The agencies’ assessments will be made public through the secretary of state’s office
BISMARCK, N.D. (AP) — A measure to legalize marijuana in North Dakota would cost more than $2 million annually for the first three years if it’s approved, though tax revenue and other fees generated from the sales are not yet known, according to agency estimates provided to lawmakers Wednesday.
The Legislative Management Committee, which includes the Legislature’s Republican and Democratic floor leaders, accepted agencies’ assessments as part of a review of November’s four ballot measures and their potential budget consequences for North Dakota state government.
The agencies’ assessments will be made public through the secretary of state’s office.

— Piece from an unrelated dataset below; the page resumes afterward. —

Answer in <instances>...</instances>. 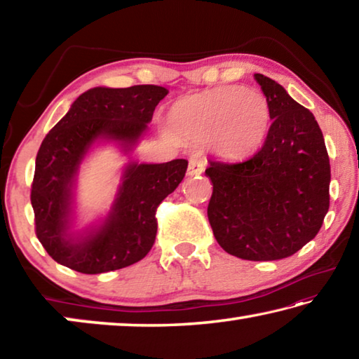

Backers of the marijuana proposal seek to legalize pot for people 21 and older. Approval of the measure also would seal the records of people in North Dakota convicted of a marijuana-related crime that would be made legal under the measure.
The state attorney general’s office estimated 124 temporary workers would have to be hired at a cost of $1.1 million to “expunge” nearly 180,000 pot-related criminal records.
Other costs include an estimate by the state Health Department which wants to spend more than $4 million in the next two-year budget cycle for additional staff and an education campaign aimed at “the health impact and physical addiction attributed to marijuana use among youth.”
Democratic House Minority Leader Cory Mock of Grand Forks and Bismarck Democratic Sen. Erin Oban, spoke against including Health Department’s assessment because the education component, that they said is probably needed, was not part of the measure’s intent.
State budget director Joe Morrissette told The Associated Press that the some of the estimated cost of pot legalization would be made up by sales tax and other fees.
“Some positive revenue impacts that are indeterminable at this time,” he said.